De nuevo, movimientos en la habitación. La doctora Ludwig se inclinó sobre sí y comenzó a lamerme la espalda. Chillé.

– Ella es la doctora, Sookie -apuntó Bill-. Te está curando.

– Pero se va a envenenar -me defendí, intentado pensar alguna objeción que no sonara homófoba. Lo cierto es que no quería que nadie me chupara la espalda, ya fuera una enana o un vampiro adulto.

– Es la curandera -añadió Eric, en tono de reproche-. Debes someterte a su tratamiento.

– Oh, claro -dije, sin preocuparme de lo hosco que era mi tono-. A propósito, no te he oído un «lo siento» todavía. -Mi irritación había superado mi instinto de conservación.

– Siento que la ménade te atacara.

Lo miré.

– No basta -dije. No quería que se quedara solo en eso.

– Angelical Sookie, personificación del amor y la belleza, me siento abrumado por la congoja ante el hecho de que la retorcida y malvada ménade violara tu aterciopelado y voluptuoso cuerpo, en un intento por entregarme un mensaje.
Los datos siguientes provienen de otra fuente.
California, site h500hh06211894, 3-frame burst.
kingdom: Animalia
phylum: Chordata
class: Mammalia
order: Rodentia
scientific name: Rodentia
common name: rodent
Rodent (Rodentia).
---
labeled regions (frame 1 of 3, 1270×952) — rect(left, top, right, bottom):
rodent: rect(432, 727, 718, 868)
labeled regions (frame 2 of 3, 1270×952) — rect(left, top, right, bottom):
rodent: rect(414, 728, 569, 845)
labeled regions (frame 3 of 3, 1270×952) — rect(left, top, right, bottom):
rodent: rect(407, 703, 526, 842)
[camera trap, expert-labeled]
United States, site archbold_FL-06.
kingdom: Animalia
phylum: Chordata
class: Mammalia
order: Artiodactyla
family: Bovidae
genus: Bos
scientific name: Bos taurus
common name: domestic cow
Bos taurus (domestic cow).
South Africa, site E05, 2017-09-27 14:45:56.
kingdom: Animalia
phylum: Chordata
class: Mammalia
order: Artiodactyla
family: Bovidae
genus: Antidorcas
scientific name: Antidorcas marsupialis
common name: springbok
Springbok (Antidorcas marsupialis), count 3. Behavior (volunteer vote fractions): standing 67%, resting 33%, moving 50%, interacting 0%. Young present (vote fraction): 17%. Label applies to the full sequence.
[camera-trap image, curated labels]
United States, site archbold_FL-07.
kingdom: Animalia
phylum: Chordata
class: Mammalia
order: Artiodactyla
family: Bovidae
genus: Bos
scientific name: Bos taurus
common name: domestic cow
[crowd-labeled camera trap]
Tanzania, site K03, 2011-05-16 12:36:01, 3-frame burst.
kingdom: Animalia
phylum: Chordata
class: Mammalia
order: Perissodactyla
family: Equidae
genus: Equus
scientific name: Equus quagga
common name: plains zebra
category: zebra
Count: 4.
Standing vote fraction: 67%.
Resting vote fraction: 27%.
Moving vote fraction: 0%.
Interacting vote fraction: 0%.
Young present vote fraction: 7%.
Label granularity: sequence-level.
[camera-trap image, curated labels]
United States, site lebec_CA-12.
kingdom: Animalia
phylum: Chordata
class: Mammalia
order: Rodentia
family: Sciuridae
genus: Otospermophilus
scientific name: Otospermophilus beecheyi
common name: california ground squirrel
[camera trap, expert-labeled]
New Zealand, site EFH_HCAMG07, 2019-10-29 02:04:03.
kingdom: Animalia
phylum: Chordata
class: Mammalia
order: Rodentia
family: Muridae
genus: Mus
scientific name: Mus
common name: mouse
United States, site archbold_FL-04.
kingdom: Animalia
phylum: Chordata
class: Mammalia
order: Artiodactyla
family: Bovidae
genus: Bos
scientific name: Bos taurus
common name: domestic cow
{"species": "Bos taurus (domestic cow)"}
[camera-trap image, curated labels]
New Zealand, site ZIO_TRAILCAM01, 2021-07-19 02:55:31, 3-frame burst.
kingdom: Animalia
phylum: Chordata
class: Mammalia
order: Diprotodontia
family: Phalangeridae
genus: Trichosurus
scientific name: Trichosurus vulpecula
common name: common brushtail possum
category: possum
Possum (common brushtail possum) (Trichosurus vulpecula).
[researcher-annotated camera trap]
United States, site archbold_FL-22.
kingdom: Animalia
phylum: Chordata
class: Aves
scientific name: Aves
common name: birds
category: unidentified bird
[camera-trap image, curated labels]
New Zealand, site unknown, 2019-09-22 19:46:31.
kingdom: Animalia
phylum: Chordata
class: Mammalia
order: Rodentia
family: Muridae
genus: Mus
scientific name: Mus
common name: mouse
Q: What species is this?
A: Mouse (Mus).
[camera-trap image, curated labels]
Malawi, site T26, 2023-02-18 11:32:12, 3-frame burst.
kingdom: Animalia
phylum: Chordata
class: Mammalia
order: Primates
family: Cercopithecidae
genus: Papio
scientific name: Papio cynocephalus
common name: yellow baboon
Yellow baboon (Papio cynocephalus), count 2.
– Así me gusta más. -Me hubiera sentido más satisfecha con las palabras de Eric si el dolor no azotara entonces cada parte de mi cuerpo (el tratamiento de la doctora no era muy agradable). Las disculpas tenían que ser elaboradas o sentidas, y puesto que Eric no tenía un corazón para sentir, o yo al menos nunca lo había advertido, me conformaría con sus palabras.

»¿Que te haya entregado el mensaje significa que estáis en guerra? -pregunté, con la esperanza de ignorar la actuación de la doctora Ludwig. Sudaba por cada poro de mi piel. El dolor de la espalda era insoportable. Las lágrimas no dejaban de surcarme el rostro. Daba la impresión de que la habitación hubiera adquirido una aureola amarillenta; todo parecía enfermizo.

Eric se mostró sorprendido.

– No exactamente -respondió con cautela-. ¿Pam?

– Estoy en ello -replicó-. Esto es mala señal.

– Comienza -la apresuró Bill-. Está cambiando de color.

Me pregunté, casi en la inconsciencia, cuál era el color que había adquirido. Ya no podía seguir con la cabeza levantada como hasta entonces había hecho, para mantenerme un tanto alerta. Apoyé la mejilla contra el cuero y de inmediato el sudor me pegó a la superficie. La ardiente sensación que irradiaba por mi cuerpo desde las marcas de las garras en la espalda se hizo más intensa, y me estremecí al pensar que no podía hacer nada. La enana saltó del sofá y se inclinó para mirarme a los ojos. Agitó la cabeza.

– Sí, hay esperanza -aseguró, pero sonó muy lejos de mí. Sostenía una jeringa en la mano. La última cosa que vi fue la cara de Eric acercándose, y lo que me pareció un guiño.